As rúbricas «clientes», «caixa e depósitos bancários», «fornecedores» e «financiamentos obtidos», face às variações acentuadas exibidas, carecem de análise.
[…]
III – DESCRIÇÃO DOS FACTOS E FUNDAMENTOS DAS CORREÇÕES MERAMENTE ARITMÉTICAS À MATÉRIA COLETÁVEL
III.1. Imposto sobre o Rendimento das Pessoas Coletivas (IRC)

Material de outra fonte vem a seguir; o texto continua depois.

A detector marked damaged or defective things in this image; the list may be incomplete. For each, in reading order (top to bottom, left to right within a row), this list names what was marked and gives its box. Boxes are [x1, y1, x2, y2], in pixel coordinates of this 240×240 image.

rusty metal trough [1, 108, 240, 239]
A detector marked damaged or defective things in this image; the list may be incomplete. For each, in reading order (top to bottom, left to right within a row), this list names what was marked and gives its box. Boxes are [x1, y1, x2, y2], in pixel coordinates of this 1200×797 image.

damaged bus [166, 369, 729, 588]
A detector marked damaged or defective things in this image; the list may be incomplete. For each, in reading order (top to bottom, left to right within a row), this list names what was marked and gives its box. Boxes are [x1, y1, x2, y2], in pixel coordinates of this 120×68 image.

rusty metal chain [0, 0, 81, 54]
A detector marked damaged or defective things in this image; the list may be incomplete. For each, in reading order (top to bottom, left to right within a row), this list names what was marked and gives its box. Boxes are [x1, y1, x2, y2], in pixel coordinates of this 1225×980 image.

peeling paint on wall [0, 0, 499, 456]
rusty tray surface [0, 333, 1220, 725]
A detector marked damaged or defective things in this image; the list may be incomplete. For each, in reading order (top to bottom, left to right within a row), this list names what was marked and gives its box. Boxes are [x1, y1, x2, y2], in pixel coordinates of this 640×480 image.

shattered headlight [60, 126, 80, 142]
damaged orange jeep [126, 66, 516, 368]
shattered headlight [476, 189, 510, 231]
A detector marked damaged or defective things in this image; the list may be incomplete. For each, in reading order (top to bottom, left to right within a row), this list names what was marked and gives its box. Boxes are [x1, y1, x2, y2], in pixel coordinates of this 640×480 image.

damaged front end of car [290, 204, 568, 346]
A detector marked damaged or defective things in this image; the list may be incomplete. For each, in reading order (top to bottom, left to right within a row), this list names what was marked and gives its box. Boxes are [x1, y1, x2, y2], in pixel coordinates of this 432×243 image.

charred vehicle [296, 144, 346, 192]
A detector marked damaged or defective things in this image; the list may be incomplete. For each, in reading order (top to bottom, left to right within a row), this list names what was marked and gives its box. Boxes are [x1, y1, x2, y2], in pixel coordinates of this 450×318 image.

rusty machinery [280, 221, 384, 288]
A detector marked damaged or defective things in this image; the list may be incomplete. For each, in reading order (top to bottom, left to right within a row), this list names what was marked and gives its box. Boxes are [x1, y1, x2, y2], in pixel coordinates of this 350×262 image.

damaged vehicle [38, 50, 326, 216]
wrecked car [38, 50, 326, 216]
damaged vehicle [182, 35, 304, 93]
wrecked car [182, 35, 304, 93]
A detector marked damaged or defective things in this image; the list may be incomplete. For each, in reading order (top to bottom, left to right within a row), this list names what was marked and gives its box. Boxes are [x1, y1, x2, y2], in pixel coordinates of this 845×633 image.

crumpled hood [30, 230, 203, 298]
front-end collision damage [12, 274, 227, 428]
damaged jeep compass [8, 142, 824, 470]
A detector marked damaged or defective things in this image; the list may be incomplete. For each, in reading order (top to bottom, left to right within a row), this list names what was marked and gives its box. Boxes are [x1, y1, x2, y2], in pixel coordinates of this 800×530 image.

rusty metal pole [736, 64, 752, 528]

III.1.1. Conciliação do resultado líquido do exercício declarado fiscalmente com o apurado na contabilidade
III.1.1.1. Descrição dos factos
Após análise aos elementos contabilísticos disponibilizados pelo sujeito passivo verificou-se que o resultado líquido do exercício declarado na IES e vertido no campo 701 do quadro 07 da declaração de rendimentos modelo 22 de IRC entregue para o exercício económico de 2016 não corresponde ao apurado na contabilidade (conta SNC 818 — resultado líquido).
A divergência foi justificada pela Contabilista Certificada como tendo-se tratado de um erro na importação dos dados da contabilidade para as declarações fiscais.
Adotando os valores expressos na contabilidade obtém-se o seguinte resultado líquido do exercício para o exercício económico de 2016:
Demonstração de Resultados 2016
Vendas e Prestações de Serviços € 6.682,35
Custo das Mercadorias Vendidas -€ 5.063,07
Fornecimentos e Serviços Externos -€ 624,56
Gastos com o pessoal -
Outros Rendimentos e Ganhos -
Outros Gastos e Perdas -
Gastos Depreciação -
Juros e Rendimentos Similares Obtidos -
Juros e Gastos Similares Suportados -
Imposto Rendimento do Exercício -
Resultado Líquido do Exercício € 994,72
Nota 1: Com base nestes valores a margem bruta de venda obtida pelo sujeito passivo é de 24,23% […]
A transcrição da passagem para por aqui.